- Problem to solve
Go through the data and retrieve each line that includes the string "down".

- Records provided
● ● ● ● ● ● ●
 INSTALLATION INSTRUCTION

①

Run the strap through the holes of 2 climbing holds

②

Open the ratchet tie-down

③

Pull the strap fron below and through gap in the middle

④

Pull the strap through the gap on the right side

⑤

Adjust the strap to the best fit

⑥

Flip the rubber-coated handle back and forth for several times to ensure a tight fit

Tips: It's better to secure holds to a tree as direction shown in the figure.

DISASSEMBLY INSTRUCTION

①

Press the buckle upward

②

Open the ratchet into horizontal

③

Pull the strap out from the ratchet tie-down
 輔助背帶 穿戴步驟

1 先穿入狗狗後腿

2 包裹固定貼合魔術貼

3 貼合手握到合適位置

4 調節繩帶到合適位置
● ● ● ● ● ● ●
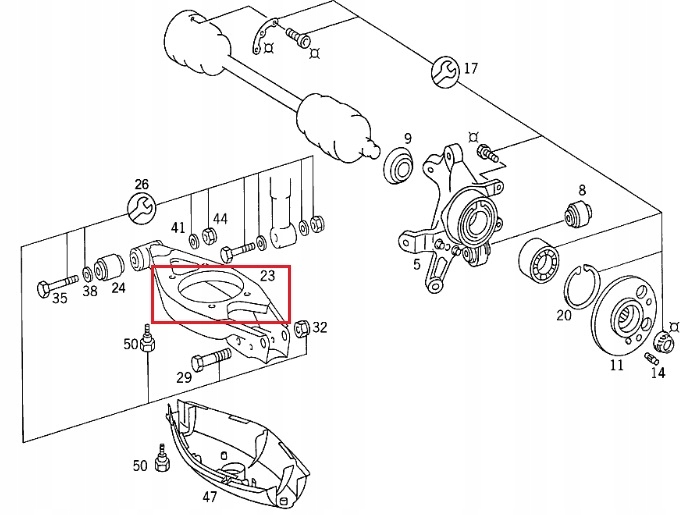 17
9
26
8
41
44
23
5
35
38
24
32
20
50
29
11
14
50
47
● ● ● ● ● ● ●
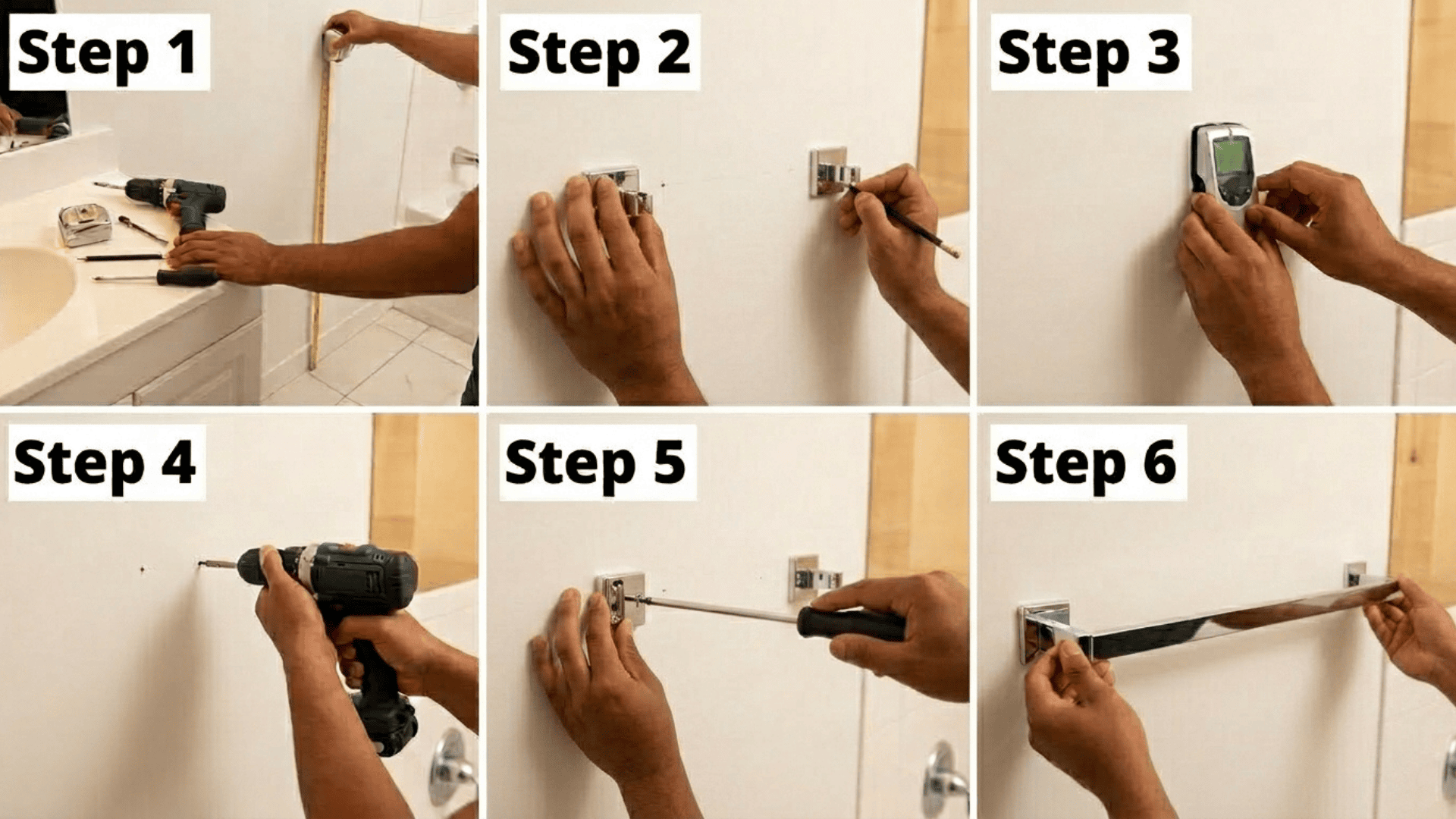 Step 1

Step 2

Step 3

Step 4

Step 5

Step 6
● ● ● ● ● ● ●
- Answer for this exercise
Open the ratchet tie-down
Pull the strap out from the ratchet tie-down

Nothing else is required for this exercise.